The experimental setup and post-processing techniques will be discussed in Section 2.
The predictive burn rate modeling procedure and results are shown in Section 3.
Next, existing ignition delay correlations are tested against the experimental data and suggested modifications are made to better match the experimental results, which is included in Section 4.
Finally, a full model validation with the self-built burn rate model and modified ignition delay correlations is shown in Section 5.
HCCI is an advanced combustion technology that can achieve high thermal efficiencies and low engine-out emissions. In this paper, a computationally-efficient, 0-D HCCI burn rate model for ethanol, natural gas, E10-gasoline, and PRF blends is purposed.

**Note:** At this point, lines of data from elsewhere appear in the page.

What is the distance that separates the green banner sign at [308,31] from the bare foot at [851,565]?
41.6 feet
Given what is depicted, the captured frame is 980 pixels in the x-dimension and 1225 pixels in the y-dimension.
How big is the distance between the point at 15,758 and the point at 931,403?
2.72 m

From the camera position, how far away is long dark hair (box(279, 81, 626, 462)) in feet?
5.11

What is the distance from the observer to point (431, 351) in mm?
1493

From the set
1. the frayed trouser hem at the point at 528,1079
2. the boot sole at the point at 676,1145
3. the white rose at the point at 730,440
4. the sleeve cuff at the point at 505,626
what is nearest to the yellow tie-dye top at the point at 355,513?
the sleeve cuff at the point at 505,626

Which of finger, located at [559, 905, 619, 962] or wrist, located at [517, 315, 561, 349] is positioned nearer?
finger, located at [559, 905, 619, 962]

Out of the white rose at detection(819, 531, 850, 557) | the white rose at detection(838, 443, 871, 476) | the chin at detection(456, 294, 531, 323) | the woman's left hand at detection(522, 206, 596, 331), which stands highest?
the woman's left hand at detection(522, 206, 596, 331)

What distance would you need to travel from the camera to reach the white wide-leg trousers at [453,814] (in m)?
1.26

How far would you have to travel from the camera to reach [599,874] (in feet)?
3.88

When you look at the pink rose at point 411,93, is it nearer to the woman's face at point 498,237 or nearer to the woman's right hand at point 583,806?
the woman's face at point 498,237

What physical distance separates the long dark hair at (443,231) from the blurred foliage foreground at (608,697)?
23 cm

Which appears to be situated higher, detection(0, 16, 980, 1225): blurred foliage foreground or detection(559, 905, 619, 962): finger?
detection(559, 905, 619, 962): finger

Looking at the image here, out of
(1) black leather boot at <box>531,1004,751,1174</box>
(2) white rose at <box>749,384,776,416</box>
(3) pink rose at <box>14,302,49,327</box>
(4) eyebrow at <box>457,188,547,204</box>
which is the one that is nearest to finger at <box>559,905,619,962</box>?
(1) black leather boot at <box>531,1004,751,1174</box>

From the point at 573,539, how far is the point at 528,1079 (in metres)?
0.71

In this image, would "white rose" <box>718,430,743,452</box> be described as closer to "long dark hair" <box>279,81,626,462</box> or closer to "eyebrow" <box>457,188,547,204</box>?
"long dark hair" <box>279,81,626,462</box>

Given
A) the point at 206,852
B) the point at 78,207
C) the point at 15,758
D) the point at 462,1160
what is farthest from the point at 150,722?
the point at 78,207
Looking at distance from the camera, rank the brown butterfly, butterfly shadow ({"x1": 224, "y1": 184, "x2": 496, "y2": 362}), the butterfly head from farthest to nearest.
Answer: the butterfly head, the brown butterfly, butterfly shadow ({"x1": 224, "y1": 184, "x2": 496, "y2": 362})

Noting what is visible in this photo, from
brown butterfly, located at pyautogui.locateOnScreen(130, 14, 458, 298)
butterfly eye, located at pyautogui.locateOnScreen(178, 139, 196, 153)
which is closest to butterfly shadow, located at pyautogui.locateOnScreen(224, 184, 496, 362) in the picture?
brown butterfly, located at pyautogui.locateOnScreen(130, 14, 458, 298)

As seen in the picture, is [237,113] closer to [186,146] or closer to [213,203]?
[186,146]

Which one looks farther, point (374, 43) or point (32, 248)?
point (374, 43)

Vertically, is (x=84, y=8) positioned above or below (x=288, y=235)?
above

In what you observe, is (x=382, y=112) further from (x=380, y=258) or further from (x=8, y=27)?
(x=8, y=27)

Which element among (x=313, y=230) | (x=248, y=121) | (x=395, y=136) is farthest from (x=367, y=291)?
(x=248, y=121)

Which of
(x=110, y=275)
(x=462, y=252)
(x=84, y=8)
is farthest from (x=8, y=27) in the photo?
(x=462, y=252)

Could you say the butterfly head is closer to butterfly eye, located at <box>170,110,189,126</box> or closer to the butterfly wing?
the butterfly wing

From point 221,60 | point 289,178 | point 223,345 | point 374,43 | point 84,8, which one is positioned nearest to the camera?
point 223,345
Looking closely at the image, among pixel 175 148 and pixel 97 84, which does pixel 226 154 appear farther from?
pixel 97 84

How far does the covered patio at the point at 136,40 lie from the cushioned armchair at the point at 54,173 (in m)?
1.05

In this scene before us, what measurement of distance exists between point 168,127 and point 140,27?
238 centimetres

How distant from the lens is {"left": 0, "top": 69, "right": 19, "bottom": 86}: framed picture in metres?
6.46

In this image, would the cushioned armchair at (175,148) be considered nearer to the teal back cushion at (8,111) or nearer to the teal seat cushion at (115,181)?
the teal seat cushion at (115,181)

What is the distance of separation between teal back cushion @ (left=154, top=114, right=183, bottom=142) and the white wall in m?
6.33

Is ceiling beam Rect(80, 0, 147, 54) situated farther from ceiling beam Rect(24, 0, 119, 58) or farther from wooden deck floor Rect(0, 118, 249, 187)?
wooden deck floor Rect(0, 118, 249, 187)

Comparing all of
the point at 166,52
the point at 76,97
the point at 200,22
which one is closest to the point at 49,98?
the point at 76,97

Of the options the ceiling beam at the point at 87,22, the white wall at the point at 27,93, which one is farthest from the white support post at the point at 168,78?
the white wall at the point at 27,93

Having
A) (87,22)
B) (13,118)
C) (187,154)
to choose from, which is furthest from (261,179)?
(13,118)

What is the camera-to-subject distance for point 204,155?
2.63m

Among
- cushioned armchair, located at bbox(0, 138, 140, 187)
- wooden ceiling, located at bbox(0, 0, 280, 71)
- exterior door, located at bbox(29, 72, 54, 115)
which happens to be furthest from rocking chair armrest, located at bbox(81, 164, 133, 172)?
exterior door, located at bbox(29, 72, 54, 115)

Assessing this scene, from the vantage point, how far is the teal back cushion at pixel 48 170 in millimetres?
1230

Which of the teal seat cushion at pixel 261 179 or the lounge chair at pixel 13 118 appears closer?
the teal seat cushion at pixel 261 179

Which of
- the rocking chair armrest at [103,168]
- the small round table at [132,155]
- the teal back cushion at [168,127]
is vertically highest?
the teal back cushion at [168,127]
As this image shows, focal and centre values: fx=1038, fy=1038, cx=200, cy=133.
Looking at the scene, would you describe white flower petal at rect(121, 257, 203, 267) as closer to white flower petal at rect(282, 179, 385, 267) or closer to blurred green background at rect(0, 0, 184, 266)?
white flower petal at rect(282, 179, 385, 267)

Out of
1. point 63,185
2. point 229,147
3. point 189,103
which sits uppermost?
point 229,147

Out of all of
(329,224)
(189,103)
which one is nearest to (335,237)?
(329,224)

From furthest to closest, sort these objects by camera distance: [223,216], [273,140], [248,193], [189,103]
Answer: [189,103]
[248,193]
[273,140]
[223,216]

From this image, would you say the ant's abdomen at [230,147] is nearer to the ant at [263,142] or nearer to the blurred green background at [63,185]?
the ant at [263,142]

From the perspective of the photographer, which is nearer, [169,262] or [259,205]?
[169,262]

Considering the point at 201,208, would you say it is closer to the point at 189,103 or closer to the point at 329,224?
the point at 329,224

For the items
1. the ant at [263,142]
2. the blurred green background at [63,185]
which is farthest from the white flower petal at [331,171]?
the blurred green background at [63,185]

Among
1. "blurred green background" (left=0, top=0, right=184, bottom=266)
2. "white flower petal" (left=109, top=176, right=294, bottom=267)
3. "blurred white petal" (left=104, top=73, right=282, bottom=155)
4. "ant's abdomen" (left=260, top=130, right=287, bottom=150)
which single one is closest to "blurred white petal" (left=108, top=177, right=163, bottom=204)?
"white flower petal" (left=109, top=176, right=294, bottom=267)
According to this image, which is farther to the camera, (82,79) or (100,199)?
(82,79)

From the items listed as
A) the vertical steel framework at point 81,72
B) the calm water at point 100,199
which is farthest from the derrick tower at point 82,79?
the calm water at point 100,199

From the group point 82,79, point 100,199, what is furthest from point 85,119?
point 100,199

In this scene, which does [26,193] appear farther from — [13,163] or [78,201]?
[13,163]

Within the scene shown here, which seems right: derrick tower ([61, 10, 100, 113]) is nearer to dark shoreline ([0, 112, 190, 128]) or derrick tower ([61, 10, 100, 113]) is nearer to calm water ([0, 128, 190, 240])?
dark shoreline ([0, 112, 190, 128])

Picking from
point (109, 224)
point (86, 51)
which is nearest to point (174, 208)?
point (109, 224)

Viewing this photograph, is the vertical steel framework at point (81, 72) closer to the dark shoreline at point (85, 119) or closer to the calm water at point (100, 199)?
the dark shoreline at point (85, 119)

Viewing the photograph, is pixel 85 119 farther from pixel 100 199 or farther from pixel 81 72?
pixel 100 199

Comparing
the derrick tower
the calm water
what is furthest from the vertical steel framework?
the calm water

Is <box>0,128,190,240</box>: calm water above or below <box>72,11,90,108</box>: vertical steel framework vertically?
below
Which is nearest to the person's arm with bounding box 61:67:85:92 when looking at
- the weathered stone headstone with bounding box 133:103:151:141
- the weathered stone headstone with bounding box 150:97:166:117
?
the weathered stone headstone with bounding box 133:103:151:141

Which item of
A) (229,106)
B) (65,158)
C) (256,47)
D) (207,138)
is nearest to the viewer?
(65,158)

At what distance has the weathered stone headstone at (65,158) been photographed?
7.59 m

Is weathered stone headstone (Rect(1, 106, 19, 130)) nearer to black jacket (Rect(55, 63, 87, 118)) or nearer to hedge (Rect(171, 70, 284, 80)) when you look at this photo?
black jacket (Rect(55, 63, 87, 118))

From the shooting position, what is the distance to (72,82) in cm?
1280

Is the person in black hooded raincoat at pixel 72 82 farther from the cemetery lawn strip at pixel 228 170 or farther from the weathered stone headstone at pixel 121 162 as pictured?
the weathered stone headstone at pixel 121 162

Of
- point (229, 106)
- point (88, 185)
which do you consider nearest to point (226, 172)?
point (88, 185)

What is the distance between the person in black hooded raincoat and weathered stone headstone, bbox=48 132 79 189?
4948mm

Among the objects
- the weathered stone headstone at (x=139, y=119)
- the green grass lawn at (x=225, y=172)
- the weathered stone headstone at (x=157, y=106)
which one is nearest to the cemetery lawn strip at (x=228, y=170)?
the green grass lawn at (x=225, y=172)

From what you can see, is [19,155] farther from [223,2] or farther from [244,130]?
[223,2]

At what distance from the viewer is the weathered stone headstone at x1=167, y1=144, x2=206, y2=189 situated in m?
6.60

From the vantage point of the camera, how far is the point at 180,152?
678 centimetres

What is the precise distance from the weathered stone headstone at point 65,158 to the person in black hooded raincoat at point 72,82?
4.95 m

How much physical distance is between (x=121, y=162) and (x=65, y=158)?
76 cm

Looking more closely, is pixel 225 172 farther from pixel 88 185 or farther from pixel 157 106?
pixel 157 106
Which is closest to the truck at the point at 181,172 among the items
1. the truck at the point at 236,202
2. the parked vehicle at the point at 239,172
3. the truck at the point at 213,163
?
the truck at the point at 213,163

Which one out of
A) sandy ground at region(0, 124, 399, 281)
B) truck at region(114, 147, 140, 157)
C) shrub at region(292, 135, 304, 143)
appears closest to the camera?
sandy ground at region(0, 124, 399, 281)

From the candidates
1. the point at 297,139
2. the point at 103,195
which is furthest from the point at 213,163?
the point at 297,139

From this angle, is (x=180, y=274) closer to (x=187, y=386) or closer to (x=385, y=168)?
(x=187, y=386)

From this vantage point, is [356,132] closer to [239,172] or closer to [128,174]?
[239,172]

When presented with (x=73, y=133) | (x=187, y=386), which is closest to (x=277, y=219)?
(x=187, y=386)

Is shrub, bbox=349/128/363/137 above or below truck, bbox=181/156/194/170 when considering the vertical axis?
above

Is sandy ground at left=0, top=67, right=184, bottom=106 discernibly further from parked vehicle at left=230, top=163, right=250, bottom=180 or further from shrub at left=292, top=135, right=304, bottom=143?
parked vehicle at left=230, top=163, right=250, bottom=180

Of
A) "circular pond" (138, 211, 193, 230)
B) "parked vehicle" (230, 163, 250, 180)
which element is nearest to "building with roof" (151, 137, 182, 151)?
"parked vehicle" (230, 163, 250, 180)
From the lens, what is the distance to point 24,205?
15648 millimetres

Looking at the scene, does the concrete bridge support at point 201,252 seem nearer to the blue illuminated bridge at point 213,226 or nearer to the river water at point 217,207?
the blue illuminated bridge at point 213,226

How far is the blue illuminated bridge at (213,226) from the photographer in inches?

The model can calculate the burn rate in the form of Wiebe function with CA0 and ϕ′ as inputs. The correlation is built from experimentally measured individual-cycle MFB curves. Correlations of CA0-50 and CA50-90 are established with a dependence on ϕ′. The constructed correlations generally displayed a good fit of the data, with R2 usually higher than 0.97. The correlations can accurately determine the burn duration based on the ignition timing and the equivalence ratio. Earlier CA0 will have an eariler CA50 and CA90 with shorter burn duration. Higher ϕ′ will also reduce the burn duration.
PRF blends exhibit two-stage heat release and hence a double-Wiebe function model with a weighting function is developed. The weighting function determines the fraction of the total heat release that occurs during the low temperature heat release period. The LTHR Wiebe function describes the low-temperature combustion and does not include a dependence on ϕ′ or PRF number.
In addition to the self-built burn rate model, multiple ignition delay correlations from the literature were tested and suggested modification are provided. The ignition correlations have an acceptable level of accuracy considering the difficulty in accurately determining the temperature in the cylinder and the sensitivity of the autoignition integral to temperature. However, the accuracy is not as high as the burn rate model.
In summary, this computationally-efficient 0-D HCCI model can accurately predict the combustion phasing and burn rate without solving any differential equations, which can benefit system-level modeling efforts or control-oriented program development.
Reference: Y. Zhou, D. Hariharan, R. Yang, S. Mamalis, B. Lawler, A predictive 0-D HCCI combustion model for ethanol, natural gas, gasoline, and primary reference fuel blends, Fuel. 237 (2019) 658–675. doi:10.1016/j.fuel.2018.10.041.